Low global minimum tax rate threatens tax revenue generation
Even so, Ghana’s progress towards tackling illicit financial flows has been very slow, and very daunting. The tax revenues lost in that space are very huge. Experts indicate that Ghana loses as much as US$2 billion in illicit trade of gold, for example.
Therefore, with a fair tax rate absent, Ghana risks losing out on the potential of recouping large tax revenues which it could leverage to finance development projects and reduce its over reliance on borrowing.

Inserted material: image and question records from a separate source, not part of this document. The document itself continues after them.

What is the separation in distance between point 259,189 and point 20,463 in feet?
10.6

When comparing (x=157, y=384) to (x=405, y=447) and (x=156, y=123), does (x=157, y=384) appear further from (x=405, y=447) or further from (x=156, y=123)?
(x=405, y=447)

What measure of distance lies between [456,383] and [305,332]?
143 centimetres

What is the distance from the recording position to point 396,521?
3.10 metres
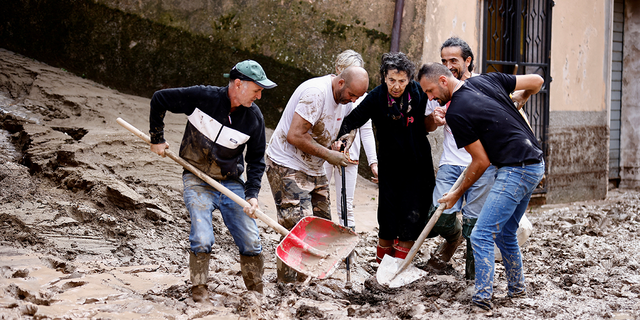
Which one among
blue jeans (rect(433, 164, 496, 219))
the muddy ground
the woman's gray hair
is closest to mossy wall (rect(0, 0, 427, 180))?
the muddy ground

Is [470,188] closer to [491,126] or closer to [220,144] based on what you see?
[491,126]

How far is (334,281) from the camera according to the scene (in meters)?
4.25

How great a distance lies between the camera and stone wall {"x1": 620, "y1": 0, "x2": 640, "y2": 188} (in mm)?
10594

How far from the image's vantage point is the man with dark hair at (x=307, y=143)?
3953mm

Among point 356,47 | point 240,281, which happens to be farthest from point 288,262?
point 356,47

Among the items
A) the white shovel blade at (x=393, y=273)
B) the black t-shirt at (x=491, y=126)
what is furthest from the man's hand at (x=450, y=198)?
the white shovel blade at (x=393, y=273)

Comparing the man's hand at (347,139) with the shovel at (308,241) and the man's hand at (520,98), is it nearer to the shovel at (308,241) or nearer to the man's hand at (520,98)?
the shovel at (308,241)

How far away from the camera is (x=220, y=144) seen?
3693 millimetres

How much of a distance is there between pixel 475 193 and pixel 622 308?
1.21m

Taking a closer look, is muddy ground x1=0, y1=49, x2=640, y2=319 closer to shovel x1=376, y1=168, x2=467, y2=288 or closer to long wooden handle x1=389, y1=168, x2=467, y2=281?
shovel x1=376, y1=168, x2=467, y2=288

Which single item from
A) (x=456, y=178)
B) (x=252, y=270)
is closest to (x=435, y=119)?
(x=456, y=178)

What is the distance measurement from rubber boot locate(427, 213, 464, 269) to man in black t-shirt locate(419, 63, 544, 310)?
952 mm

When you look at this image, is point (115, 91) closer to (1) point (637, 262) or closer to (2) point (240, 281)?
(2) point (240, 281)

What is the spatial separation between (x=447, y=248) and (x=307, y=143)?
5.54 ft
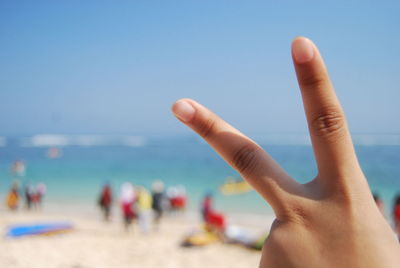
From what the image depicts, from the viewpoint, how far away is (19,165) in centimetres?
2820

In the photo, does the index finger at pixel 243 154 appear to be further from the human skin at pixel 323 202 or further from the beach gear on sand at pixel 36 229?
the beach gear on sand at pixel 36 229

The Executive Director of Oxfam International, Gabriela Bucher expressed similar sentiments as highlighted below:
“It’s absurd for the G7 to claim it is ‘overhauling’ a broken global tax system by setting up a global minimum corporate tax rate that is similar to the soft rates charged by tax havens like Ireland, Switzerland and Singapore. They are setting the bar so low that companies can just step over it.

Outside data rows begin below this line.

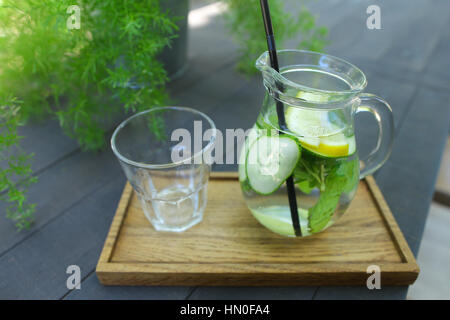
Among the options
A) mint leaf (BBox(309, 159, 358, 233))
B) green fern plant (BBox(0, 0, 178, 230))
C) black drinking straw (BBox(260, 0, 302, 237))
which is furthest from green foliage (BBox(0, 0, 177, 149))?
mint leaf (BBox(309, 159, 358, 233))

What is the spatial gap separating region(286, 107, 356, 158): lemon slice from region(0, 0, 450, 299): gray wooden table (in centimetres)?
15

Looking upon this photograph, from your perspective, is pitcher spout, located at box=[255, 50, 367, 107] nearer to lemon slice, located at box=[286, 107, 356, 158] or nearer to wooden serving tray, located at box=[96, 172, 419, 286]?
lemon slice, located at box=[286, 107, 356, 158]

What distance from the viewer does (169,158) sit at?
487mm

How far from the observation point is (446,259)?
22.7 inches

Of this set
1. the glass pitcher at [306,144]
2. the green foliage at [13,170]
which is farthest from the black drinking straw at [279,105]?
the green foliage at [13,170]

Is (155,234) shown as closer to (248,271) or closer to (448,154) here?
(248,271)

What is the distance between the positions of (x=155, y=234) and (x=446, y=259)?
0.50 meters

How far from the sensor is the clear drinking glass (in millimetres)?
410

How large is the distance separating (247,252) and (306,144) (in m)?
0.14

“This is not a fair deal. As it stands, this top-down tax pact brokered by just seven countries, ahead of the global deal expected by this summer, will overwhelmingly benefit rich countries and increase inequality.
“Billions of dollars in revenues lost to tax havens each year would flow to wealthy countries where most of the large multinationals like Amazon and Pfizer are headquartered ―regardless if their sales and profits are actually made in developing nations. The G7 can’t expect the majority of the world’s countries to accept crumbs from its table.”
However, the G20 countries are yet to reach a political agreement on the global corporate minimum tax rate in July 2021. Whether the strings for a fairer tax system will move towards the interest of developing economies is yet be unveiled, but chances look slim.